Somerset County Gazette
- Type: Weekly newspaper
- Format: Tabloid
- Owner: Newsquest
- Editor: vacancy
- Founded: 1836
- Political alignment: None
- Language: English
- Headquarters: Tangier 2, Tangier Central, Taunton, Somerset, TA1 4AS
- Circulation: 5,157 (as of 2023)
- Website: somersetcountygazette.co.uk

= Somerset County Gazette =

Weekly newspaper in Somerset, England

The Somerset County Gazette is a weekly tabloid newspaper in Somerset, England.

== History ==
It was founded in 1836, and is now owned by Newsquest.

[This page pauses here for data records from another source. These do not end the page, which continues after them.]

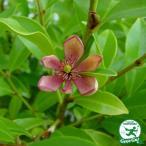 カラタネオガタマ ポートワイン 赤花 5号ポット苗 庭木 常緑樹 低木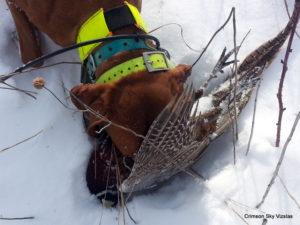 Gauge hunting pheasants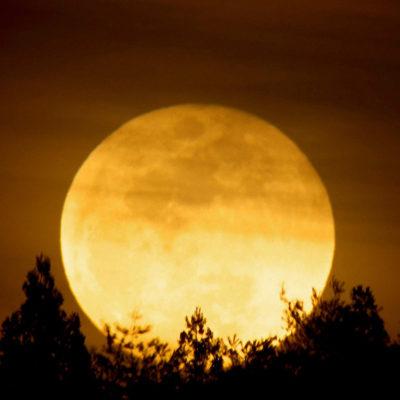 黄金色に輝く夜の満月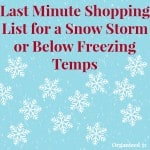 For Your Last Minute Snow or Freeze Shopping List - Organized 31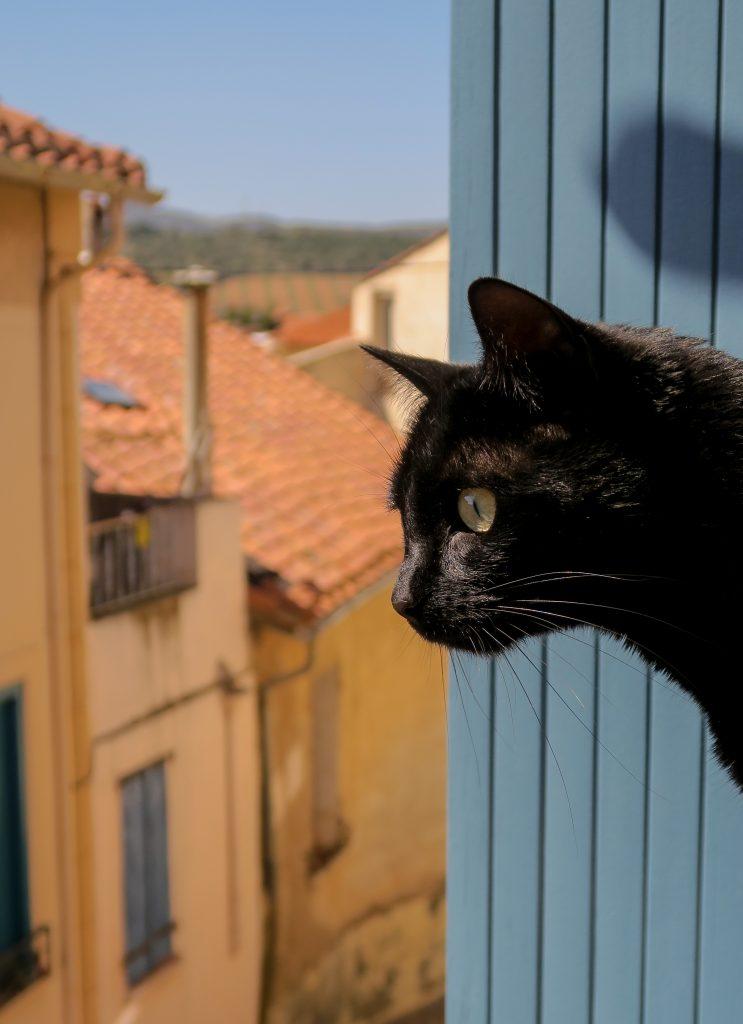 Le chat de Kikimagtravel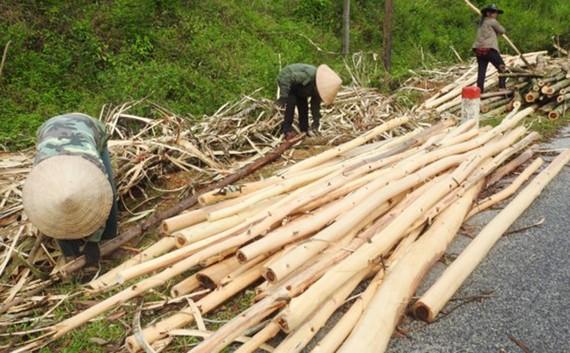 Người dân rơi vào cảnh khó khăn sau khi cơn bão số 10 quét qua.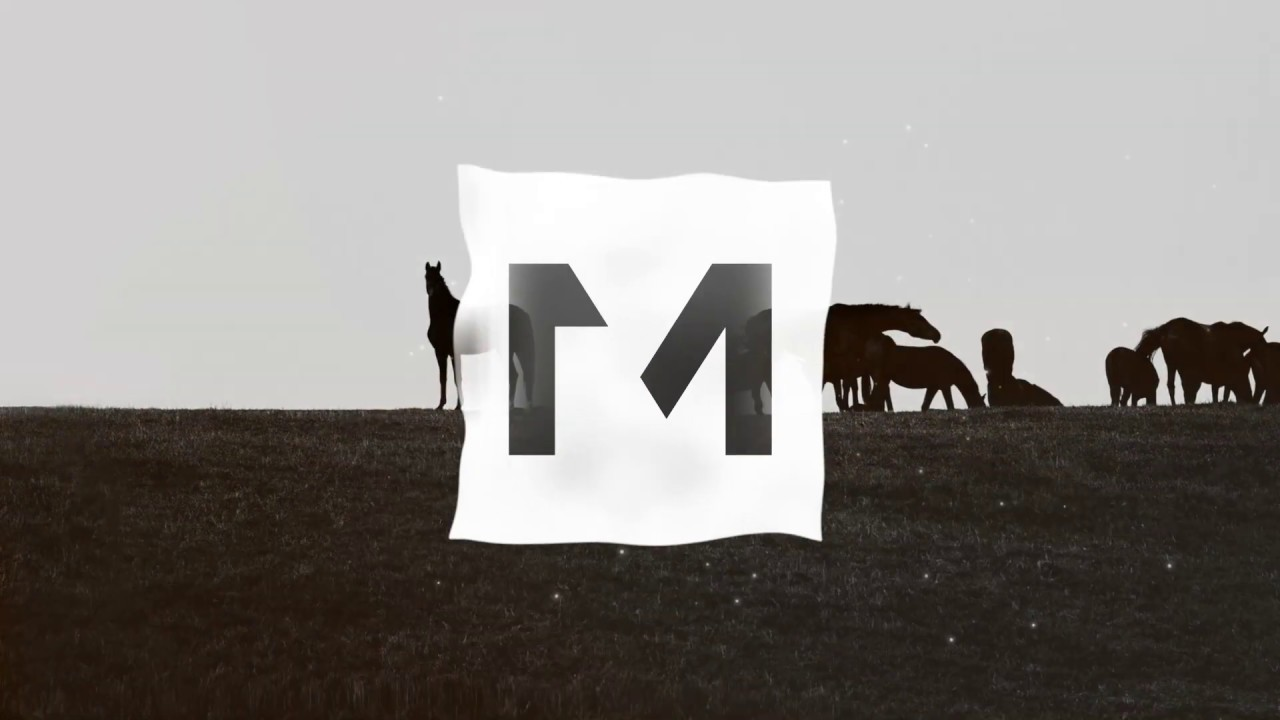 Download MILES - WHAT IN TARNATION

The newspaper was re-launched in November 2016, under the County Gazette masthead, with the tagline 'Somerset's heartbeat', losing the full Somerset County Gazette logo and web address from the front page.

The County Gazettes sports coverage received a Highly Commended honour for Outstanding Newspaper Coverage at the 2018 Domestic Cricket Journalism Awards, which are organised by the England and Wales Cricket Board.

The newspaper, including editorial and advertising teams, is based in Taunton, Somerset. The Somerset County Gazette moved out of its historic offices close to Somerset County Cricket Club to new offices at Tangier Way, in February 2019.